Lorsque l’effet de ces dispositifs est testé en se concentrant uniquement sur leur lien avec l’emploi des mères de très jeunes enfants (moins de trois ans), on observe une relation positive entre développement de la garde collective et l’emploi (à temps plein ou à temps partiel). Les congés accordés après une naissance qui n’apparaissaient pas comme déterminants sur l’emploi des femmes en général semblent en revanche réduire l’emploi des mères de jeunes enfants. Cette relation négative apparait d’une part entre durée du congé rémunéré et emploi à temps partiel et d’autre part entre durée maximale du congé et emploi à temps plein ou à temps partiel. La durée des congés tend donc à renforcer l’effet négatif de la présence d’un jeune enfant sur l’emploi de leur mère, tandis que le développement des structures de garde collective tend à réduire cet effet.
Conclusion
Malgré des objectifs communs, les situations des pays européens en matière d’emploi féminin demeurent donc très disparates et ces disparités s’expliquent en partie par les politiques menées par les différents pays. Les politiques visant à élever les niveaux d’éducation des femmes ainsi que celles visant à accroître la disponibilité de structures de garde formelle (notamment la garde collective) ont des effets positifs sur l’emploi des femmes tandis que l’importance de la garde informelle est à l’inverse souvent corrélée à des niveaux plus faibles d’emploi des femmes.

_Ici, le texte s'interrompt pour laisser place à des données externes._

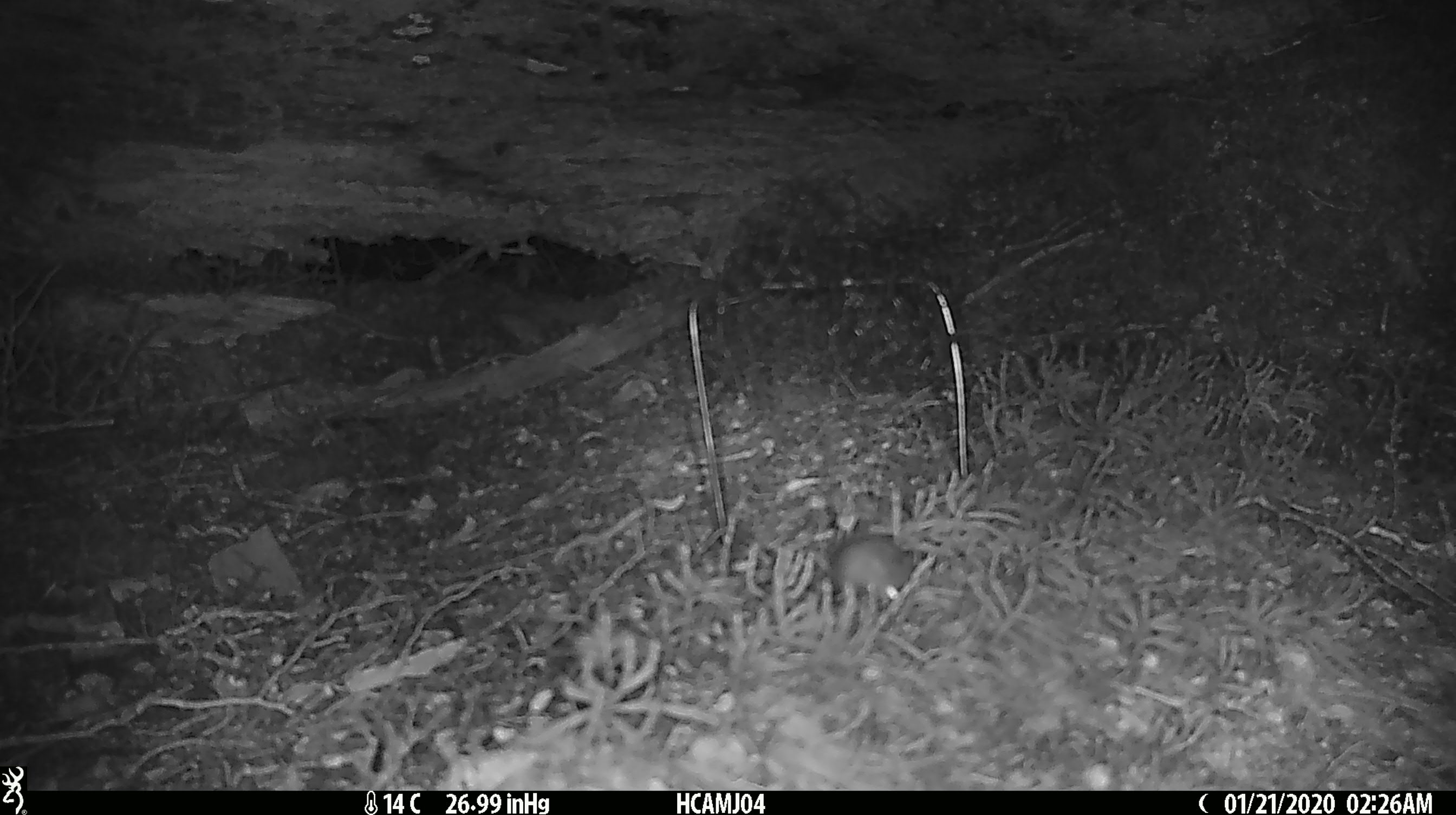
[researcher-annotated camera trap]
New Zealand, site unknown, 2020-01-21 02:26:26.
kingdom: Animalia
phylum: Chordata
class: Mammalia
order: Rodentia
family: Muridae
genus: Mus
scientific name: Mus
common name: mouse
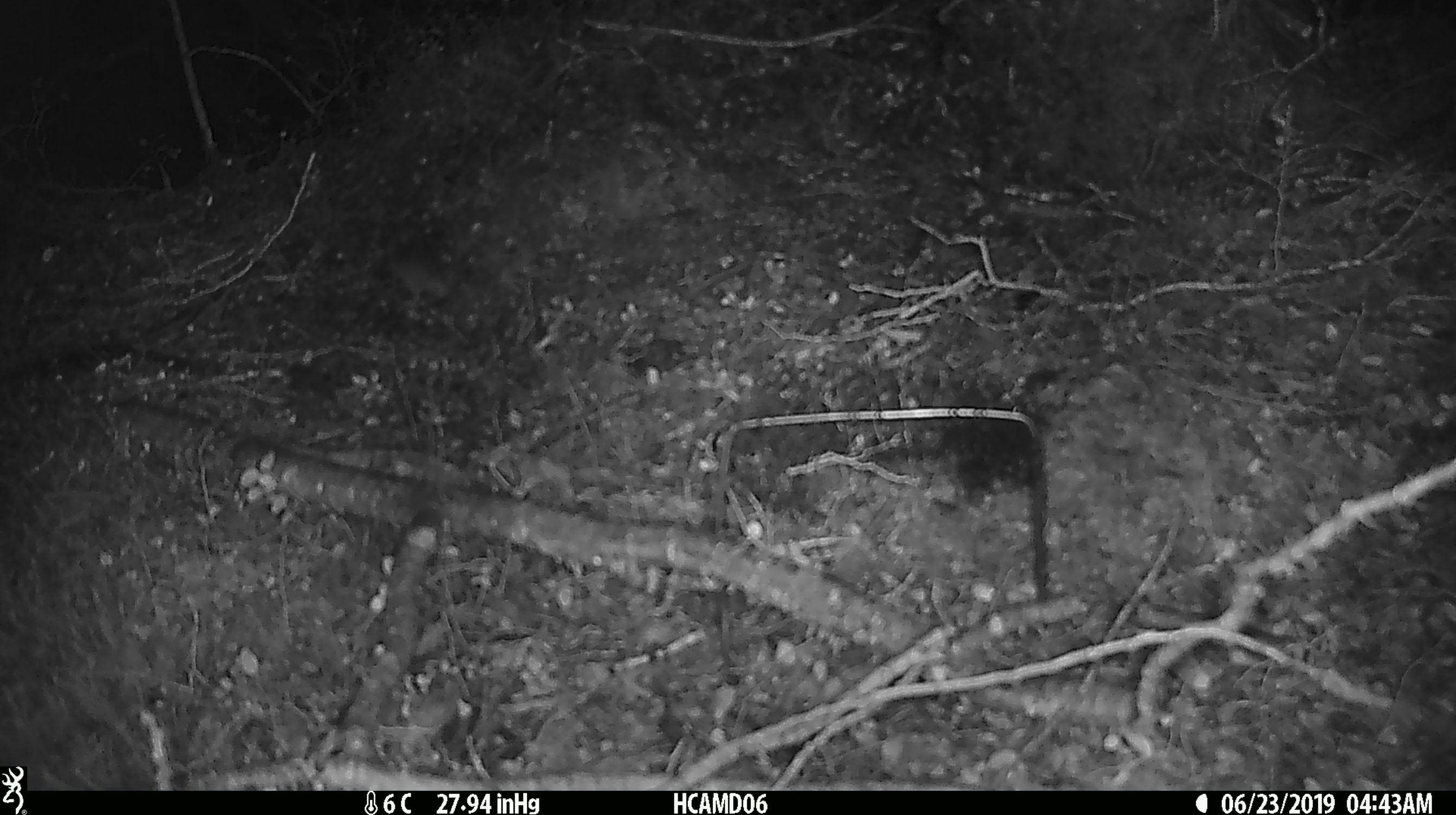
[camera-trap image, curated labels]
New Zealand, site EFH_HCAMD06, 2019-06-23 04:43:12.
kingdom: Animalia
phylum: Chordata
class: Mammalia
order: Rodentia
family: Muridae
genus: Mus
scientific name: Mus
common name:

Rappelons que l’objectif de hausse de l’emploi féminin ne peut être poursuivi sans une réflexion sur les possibilités d’amélioration de la qualité de l’emploi des femmes. La progression du temps partiel féminin en Europe, ainsi que du temps partiel involontaire soulève notamment certains problèmes. S’il permet une certaine forme de conciliation entre vie familiale et vie professionnelle, il est en général associé, en particulier pour les temps partiels les plus courts, à une moins bonne qualité de l’emploi et à des droits sociaux réduits (en termes d’assurance chômage et d’assurance retraite notamment). Si l’Union Européenne souhaite tenir ses promesses en matière de progression de l’égalité hommes-femmes, l’objectif d’augmentation des taux d’emploi féminins devrait donc s’accompagner d’un objectif plus affirmé en termes de qualité de l’emploi des femmes.